The Relation Between Words and Images

In this image from the Dada magazine 291 edited by Alfred Stieglitz, the title is given as "Portrait of a Young American Girl in the State of Nudity". However, anyone who had glanced at the image itself would never have given it that title as a result of the contents of the image itself. There is no girl, no nudity, and no person at all. There is a complete divorce from the content of the image and its title. I think this is an artistic statement on the part of the Dadaists, saying that there is no inherent, necessary connection between a piece of art an what it is called. Furthermore, the piece blurs the lines of what ought to be considered art, since if this is considered from a rational point of view, the artist is lying when he writes "Portrait of a Young American Girl..." at the top of the page. However, this lie, or discrepancy at the least, ought to have no effect on the artistic merit of the piece as a whole.

In this way, the text at the top of the page is grouped in along with the image to be considered as part of a unified whole. The artist may be making a statemen about modernity and the efficacy of labelling ideas. I think of the Victorian ideals, Decorum, Progress, Nobility, etc., and how they were twisted by propagandists in the service of the war effort. If people can use these ideas in whichever way they want, the artist seems to be saying, then we might as well affix any label at all to an idea. Furthermore, if this is true, then there never was a real, essential definition of Decorum or Progress as ideas in the first place. The link between a piece of art and its title, similarly, is ultimately arbitrary. The image is just as much a picture of a young American girl as it is a picture of a trash can or a shopping mall. With no meaningful or inherent relationship between words and what they describe or signify, art becomes as juxtapositional as you want.
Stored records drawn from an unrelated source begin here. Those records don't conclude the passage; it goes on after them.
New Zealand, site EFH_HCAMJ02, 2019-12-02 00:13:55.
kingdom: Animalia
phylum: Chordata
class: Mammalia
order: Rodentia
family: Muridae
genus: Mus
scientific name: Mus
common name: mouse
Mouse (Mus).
The Dadaists expanded on this idea after the War brought on these questions about art.

Comments

I agree whole-heartedly with you that the title and the art are so vastly different. I actually laughed out loud when I read your comment that the image could as easily be called a trash can or a shopping mall as it could be called a young American girl because that is just what I was thinking when I looked at these images. Maybe I could just post a picture of a cat on this blog and call it "my discussion of Picabia's art!"

Your claim that the title is a lie that evokes the "lies" of Victorian watchwords and wartime propaganda is a very strong reading of this piece. It reminds me the pre-war Cubist collages we looked at, in which the frame ceased to function as a border between the art space and reality. The title, another kind of parergon or paratext, ceases to function in a similar way in dada.

Let me ask you this, though: Does the fact that the image depicts a spark-plug (presumably for an autombile engine) say something about the female body, gender, or sex-in-general? Does it rhyme with any other "depictions" of the female body in this magazine issue? Is it helpful to think of this in terms of the fetishization of machinery in Futurism and Vorticism?